Principle:Vllm project Vllm Multimodal Input Preparation
| Knowledge Sources | |
|---|---|
| Domains | Image Processing, Video Processing, Multimodal AI |
| Last Updated | 2026-02-08 13:00 GMT |
Overview
Preparing visual inputs (images and video frames) in the correct data format is a prerequisite for feeding them into a vision-language model inference pipeline.
Description
Vision-language models consume visual data in specific formats that differ from how images and videos are typically stored on disk or served over the network. Multimodal input preparation bridges this gap by converting raw visual data into the in-memory representations that the model's preprocessor expects:
- Images must be loaded as
PIL.Image.Imageobjects. The PIL (Pillow) library provides a standard interface for opening images from file paths, URLs, or byte streams, and converting between color modes (RGB, RGBA, grayscale). - Videos must be decomposed into individual frames represented as NumPy arrays with shape
(num_frames, height, width, channels)in RGB color order. Frame sampling controls how many frames are extracted and at what interval, which directly affects both inference quality and memory consumption.
Key considerations during input preparation:
- Color mode conversion: Some models require RGB input, but source images may be in RGBA, grayscale, or palette modes. Conversion must happen before passing data to the model.

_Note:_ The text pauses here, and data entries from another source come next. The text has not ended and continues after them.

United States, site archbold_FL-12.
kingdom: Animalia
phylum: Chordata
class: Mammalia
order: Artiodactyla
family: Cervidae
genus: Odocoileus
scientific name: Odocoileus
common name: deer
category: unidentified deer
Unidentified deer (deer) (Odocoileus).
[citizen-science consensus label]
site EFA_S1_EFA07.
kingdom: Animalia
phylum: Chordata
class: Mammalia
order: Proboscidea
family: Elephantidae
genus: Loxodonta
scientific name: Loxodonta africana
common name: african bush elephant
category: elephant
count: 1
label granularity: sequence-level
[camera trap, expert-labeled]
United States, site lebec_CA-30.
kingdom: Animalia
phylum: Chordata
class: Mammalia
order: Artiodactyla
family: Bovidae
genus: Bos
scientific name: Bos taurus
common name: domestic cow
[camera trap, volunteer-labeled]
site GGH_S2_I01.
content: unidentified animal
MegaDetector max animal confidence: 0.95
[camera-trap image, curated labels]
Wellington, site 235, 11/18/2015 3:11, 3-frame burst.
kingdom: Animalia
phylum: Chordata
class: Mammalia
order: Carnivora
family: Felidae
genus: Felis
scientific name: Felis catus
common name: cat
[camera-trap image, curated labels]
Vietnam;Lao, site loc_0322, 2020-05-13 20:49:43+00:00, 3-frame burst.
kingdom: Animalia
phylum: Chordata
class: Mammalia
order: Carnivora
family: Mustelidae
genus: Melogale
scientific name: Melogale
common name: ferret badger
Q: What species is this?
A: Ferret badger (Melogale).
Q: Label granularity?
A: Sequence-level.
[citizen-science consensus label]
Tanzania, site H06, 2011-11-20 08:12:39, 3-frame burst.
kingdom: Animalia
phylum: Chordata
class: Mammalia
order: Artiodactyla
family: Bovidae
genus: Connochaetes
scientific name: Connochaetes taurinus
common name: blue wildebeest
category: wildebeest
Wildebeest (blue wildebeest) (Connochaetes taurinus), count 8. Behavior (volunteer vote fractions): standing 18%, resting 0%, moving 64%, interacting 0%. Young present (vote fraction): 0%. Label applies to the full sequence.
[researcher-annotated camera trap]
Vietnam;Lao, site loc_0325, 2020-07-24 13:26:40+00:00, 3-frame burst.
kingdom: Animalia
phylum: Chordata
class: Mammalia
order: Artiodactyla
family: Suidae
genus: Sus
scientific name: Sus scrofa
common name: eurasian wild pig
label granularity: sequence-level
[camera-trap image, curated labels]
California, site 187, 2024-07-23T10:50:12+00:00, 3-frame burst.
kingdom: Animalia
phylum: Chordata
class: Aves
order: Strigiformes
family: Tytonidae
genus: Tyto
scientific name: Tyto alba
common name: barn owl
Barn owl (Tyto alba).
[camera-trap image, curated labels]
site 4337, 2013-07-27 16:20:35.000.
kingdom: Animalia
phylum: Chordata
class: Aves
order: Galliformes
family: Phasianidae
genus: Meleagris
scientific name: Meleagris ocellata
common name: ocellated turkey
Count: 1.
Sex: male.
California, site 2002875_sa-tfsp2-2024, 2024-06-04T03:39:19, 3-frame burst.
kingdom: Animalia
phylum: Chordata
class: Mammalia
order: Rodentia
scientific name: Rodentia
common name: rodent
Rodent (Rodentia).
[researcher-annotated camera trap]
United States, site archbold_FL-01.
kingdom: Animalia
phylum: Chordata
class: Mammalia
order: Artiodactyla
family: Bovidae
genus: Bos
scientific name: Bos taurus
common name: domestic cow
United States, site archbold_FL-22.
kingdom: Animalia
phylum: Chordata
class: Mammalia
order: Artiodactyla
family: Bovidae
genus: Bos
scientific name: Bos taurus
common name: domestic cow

- Frame sampling for video: Extracting all frames from a long video is prohibitively expensive. Uniform sampling (selecting
num_framesevenly spaced frames) is the standard approach. - Memory management: High-resolution images and many video frames consume significant GPU memory. Input preparation should consider the model's resolution limits and frame count constraints.
Usage
Use multimodal input preparation when:
- Loading images from disk, URLs, or asset repositories for VLM inference.
- Extracting frames from video files for video understanding tasks.
- Converting visual data between formats (e.g., BGR to RGB, RGBA to RGB).
- Working with vLLM's built-in test assets for prototyping and testing.
Theoretical Basis
Multimodal input preparation is grounded in the data representation principle of deep learning pipelines: models operate on tensors with specific shapes, data types, and value ranges. The preprocessing pipeline must map from diverse source formats (JPEG, PNG, MP4, AVI) to a canonical representation that the model's vision encoder expects.
For images, the canonical representation is a PIL Image object, which the model's HuggingFace processor subsequently resizes, normalizes, and converts to tensors. For videos, the canonical representation is a NumPy array of frames, where uniform temporal sampling approximates the video's content distribution while controlling compute cost.
The choice of num_frames for video represents a trade-off: more frames provide richer temporal context but increase both preprocessing time and the number of visual tokens the language model must attend to. Most VLM benchmarks use 8-32 frames as a practical compromise.